Researchers have found that taking high doses of fish oil supplements — specifically one gram or more per day — may increase the risk of developing atrial fibrillation, an abnormal heart rhythm disturbance with potentially serious complications.
The new study was published in Circulation, the peer-reviewed journal of the American Heart Association and was conducted by researchers at the Smidt Heart Institute at Cedars-Sinai, according to a news release from the medical center.
Atrial fibrillation is the most common type of abnormal heart rhythm, causing the heart to contract irregularly and, sometimes, too quickly.

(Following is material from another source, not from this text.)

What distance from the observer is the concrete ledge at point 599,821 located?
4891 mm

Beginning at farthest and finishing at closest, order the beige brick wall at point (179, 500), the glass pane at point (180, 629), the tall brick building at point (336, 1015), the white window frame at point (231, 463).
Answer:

It is estimated to affect 33 million people worldwide and can lead to blood clots, stroke, heart failure, and other heart-related complications.
According to the 2012 National Health Interview Survey, it is estimated that 7.8% of American adults, almost 19 million people, take fish oil supplements.
Recent research led by Christine M. Albert, MD, MPH, Professor of Cardiology and Chair of the Department of Cardiology in the Smidt Heart Institute, suggested neither vitamin D nor the omega-3 fatty acids found in fish oil prevent the development of atrial fibrillation. However, other clinical trials conducted outside of Cedars-Sinai pointed to an elevated risk of developing atrial fibrillation in patients treated with omega-3 fatty acids, causing confusion among clinicians and patients alike.
To further explore the potential reasons for differences between the results of these studies, Albert and team performed a meta-analysis, which combines the results of multiple scientific studies. This analytical comparison between studies suggested that the risk of developing atrial fibrillation is dependent on the dose of omega-3 fatty acids.
Although there's strong evidence that omega-3 fatty acids can significantly reduce blood triglyceride levels and arthritis pain, most experts agree it's best to get omega-3 fatty acids from eating fish several times a week.
In the current study, data was reviewed from 81,210 patients enrolled in seven clinical trials, including one conducted at Cedars-Sinai. The average age of patients enrolled in these trials was 65 and 39% were women. Out of these patients, 72.6% were in clinical trials testing less than or equal to one gram of omega-3 fatty acids per day and 27.4% were enrolled in clinical trials testing more than one gram of the supplement per day.
Patients who took more than one gram per day of omega-3 fatty acids had a 49% increased risk of developing atrial fibrillation, compared to just 12% of patients who took one gram or less of the supplement per day.